The actual required CPU-time of a workstation session is assumed (due to a long-term study) as a random variable with unknown expected value $\mu$ and known variance $\sigma^2=6.25[s^2]$. How many independent measurement of CPU-time are needed such that with probability of at least $0.9$, you have that the difference $|\bar{X}-\mu|$ is less than $0.1$?
This is task from old exam with different teacher. I ask my teacher and he say he don't show this example in class but give me two method for solve it: Central limit theorem and Chebyshev's inequality. This already help me much and I try solve like this:
I use central limit theorem:
We have that $$\sqrt{n} (\bar{X}-\mu) \text{ for } n \rightarrow \infty \text { is approximately standard normally distributed}$$
Now assume we have very big $n$ such that approximation mistake is very small so we don't need to keep it in mind. Then we can do
$$P(|\bar{X}-\mu|) < \varepsilon) = P(\sqrt{n}|\bar{X}-\mu|<\sqrt{n} \varepsilon)=P(-\sqrt{n}\varepsilon< \sqrt{n}(\bar{X}-\mu)< \sqrt{n} \varepsilon) \\ \approx \Phi(\sqrt{n} \varepsilon)- \Phi(-\sqrt{n}\varepsilon) = 2\Phi(\sqrt{n}\varepsilon)-1$$
Now insert $\varepsilon= 0.1$ in inequality $P(|\bar{X}-\mu|<\varepsilon)\geq 0.9$ then we have
$$2\Phi(0.1 \cdot \sqrt{n})-1 \geq 0.9 \Leftrightarrow \Phi(0.1 \cdot \sqrt{n}) \geq 0.95$$
And from this step I don't know how finish it :/
Can you tell me if this is correct till here and how to finish it? I really think I almost got it but something is missing..

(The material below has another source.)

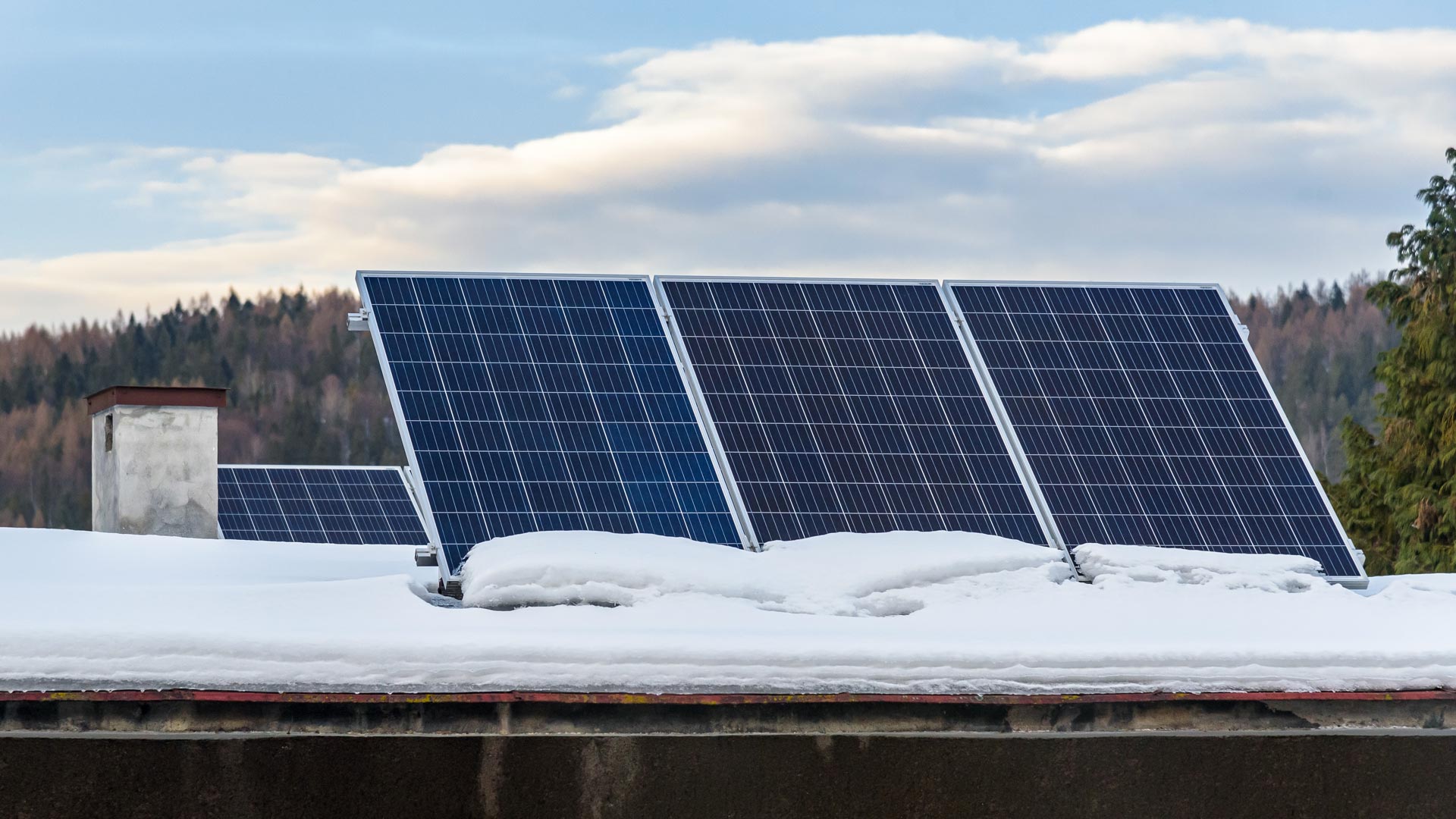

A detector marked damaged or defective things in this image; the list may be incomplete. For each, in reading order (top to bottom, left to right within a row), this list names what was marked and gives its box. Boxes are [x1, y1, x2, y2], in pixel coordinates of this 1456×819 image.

But actually I'm more interested to know how you would do this with Chebyshev? I tried it already but also not sure if correct (see my comment of karakfa's answer).

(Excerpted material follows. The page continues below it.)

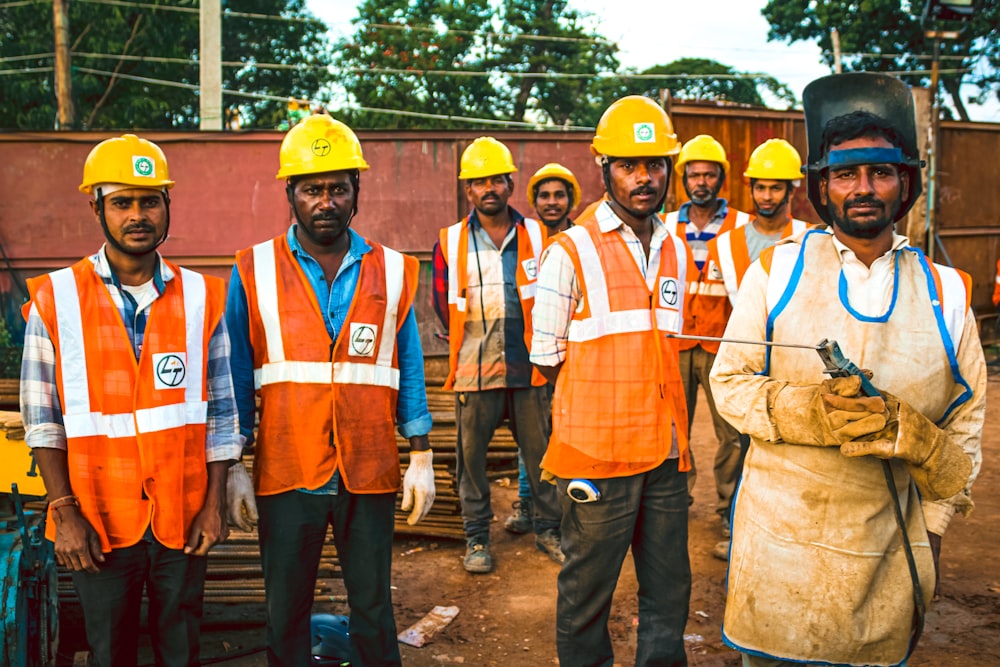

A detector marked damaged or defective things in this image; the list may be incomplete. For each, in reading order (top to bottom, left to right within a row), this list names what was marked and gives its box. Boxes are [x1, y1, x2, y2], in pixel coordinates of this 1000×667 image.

rusty metal wall [1, 107, 1000, 320]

Chebyshev inequality won't help you here. With some overall assumptions you can use the normal approximation and work from the z-table.
The sample size you'll come up with should be
$$ n = (\frac{z_{\alpha/2} \sigma}{E})^2 $$
for 90% CI, $z_{\alpha/2} \approx 1.65$, and $E$ is given as $0.1$, $\sigma^2=6.25$
$ n \approx 1700$